Conclui, “ Abaixo o Senado, eleito por voto limitado, e que transforma o poder do sufrágio universal em mera ilusão! Abaixo a presidência da República, que serve como ponto oculto de concentração para as forças do militarismo e da reação! Uma assembléia única deve combinar os poderes legislativo e executivo. Seus membros seriam eleitos por dois anos, mediante sufrágio universal de todos os maiores de dezoito anos, sem discriminações de sexo ou de nacionalidade. Os deputados seriam eleitos sobre a base das assembléias locais, constantemente revogáveis por seus constituintes, e receberiam o salário de um operário qualificado.”

Não servindo o Senado senão para anular o sufrágio universal, nada mais democrático que eliminá-lo, junto à instituição da presidência, órgãos da reação concentrada dos capitalistas.

Para Trotsky, portanto, as consignas democrático radicais possuem uma articulação estratégica indissolúvel com a teoria da revolução permanente, devendo culminar na destruição do poder burguês.
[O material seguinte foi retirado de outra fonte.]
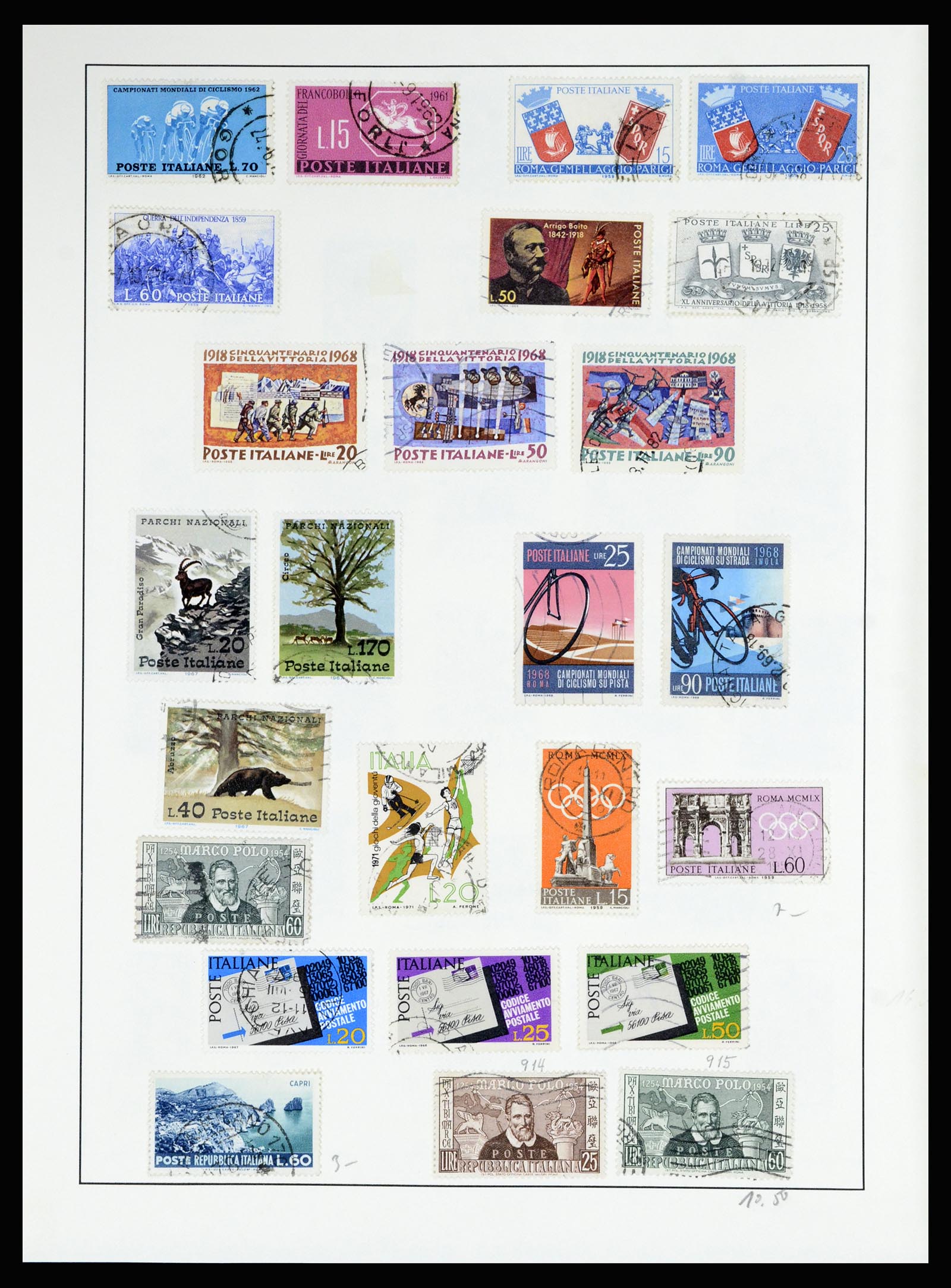 36927 060 - Postzegelverzameling 36927 Italië en gebieden 1861-1980.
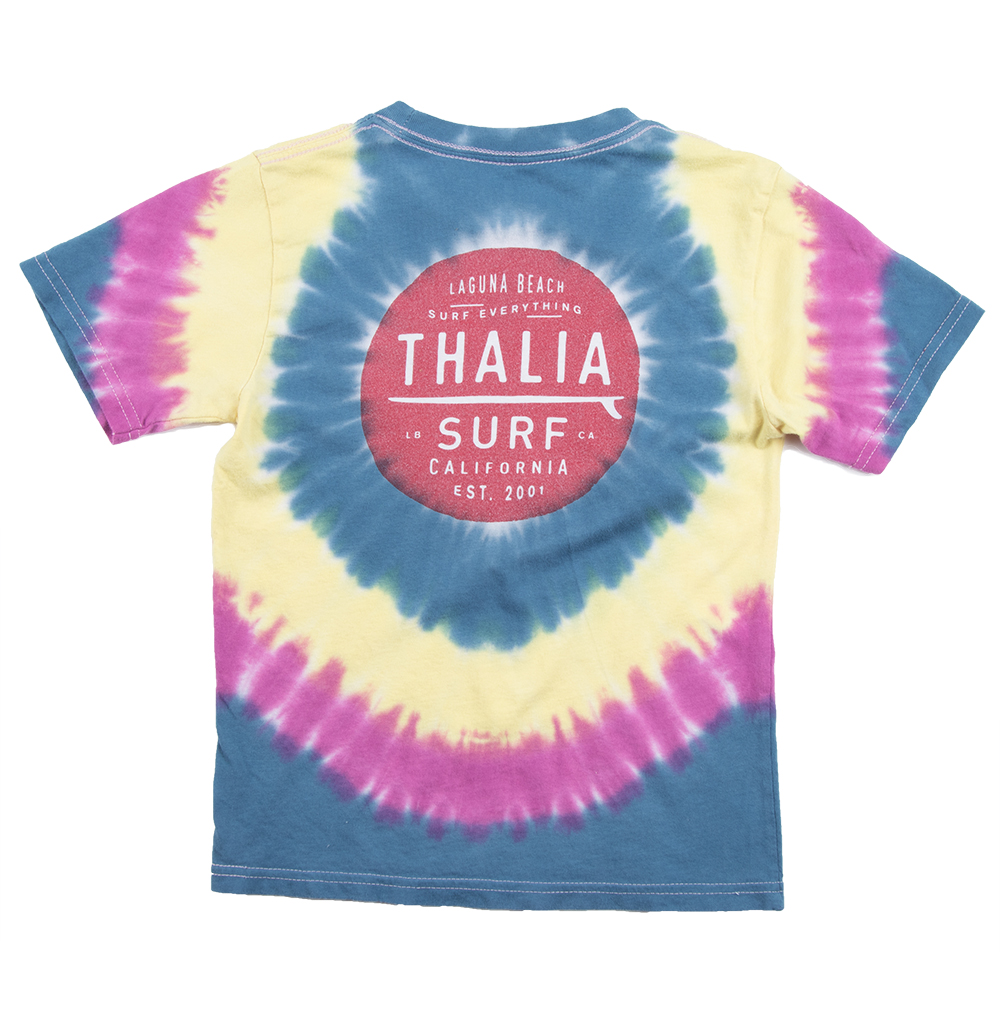 Thalia Surf Dot Kids Tee, Tie Dye, view 2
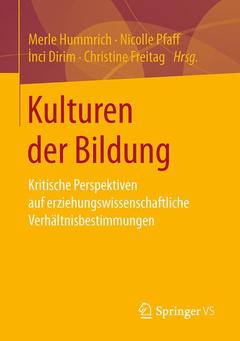 Cover of the book Kulturen der Bildung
Neste marco, uma Assembléia Constituinte com estas características, ao questionar a casta no Senado, assim como da Câmara e da presidência, e conduzir os trabalhadores à conclusão de que ela não pode cumprir sequer seus “preceitos democráticos”, facilitam a ligação entre o questionamento da casta que administra este sistema ao questionamento das relações que compõem o próprio sistema capitalista.
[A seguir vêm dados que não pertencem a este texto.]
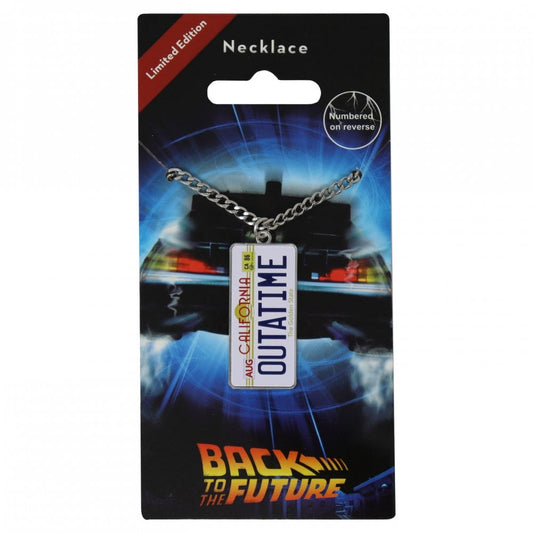 Fanattik Back To The Future Limited Edition Unisex Outatime Number Plate Necklace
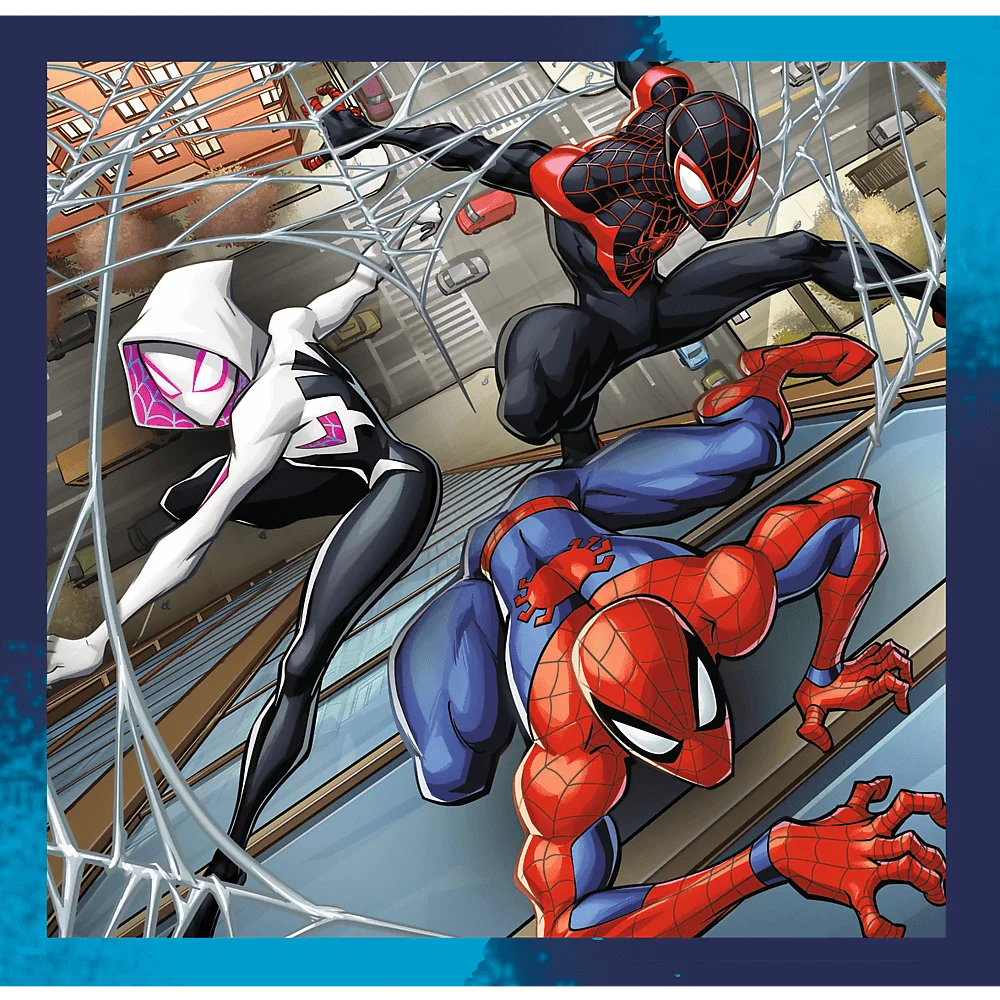 Пазл "3 в 1" - Друзі Спайдермена. Disney Marvel Spiderman, Trefl, 34874 2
Aqui encontramos uma dialética entre defesa e ataque: ao dinamizar a tática de frente única operária contra a ofensiva dos capitalistas, permitem servir de “ponte que conduz do capitalismo ao socialismo”, nos dizeres de Lênin.

Uma nova Constituinte pela luta que conduza a um novo poder dos trabalhadores

Por longínquo que pareça defender hoje sobre a necessidade de abolir o Senado, ela faz parte do arsenal estratégico marxista na batalha contra a opressora ordem burguesa, seu órgão executivo e também o judiciário. Cumpre perguntar-se: por que o futuro de milhões deve estar nas mãos de um punhado de Aécios, Caiados e Sarneys? O que bandidos políticos milionários como estes corruptos senadores podem oferecer de progressista, quando voltam a encenar – de maneira mais contida – o espetáculo de conservadorismo que consolidará o golpe institucional da direita?

O Senado de nada serve senão para perpetuar a opressão e exploração dos trabalhadores, das mulheres e da juventude. Não é uma utopia lutar por aboli-lo; é uma necessidade urgente. O MRT vem levantando com força a necessidade de impor pela luta dos trabalhadores uma nova Constituinte que questione a casta política da democracia dos ricos e mostre a aberração que é, e não fortalecer as mesmas instituições burguesas com políticas como a de "eleições gerais" que defende parte da esquerda. Sua força, ligada a uma estratégia transicional anticapitalista, seria um verdadeiro desafio ao trabalho da direita e dos militares em 1988.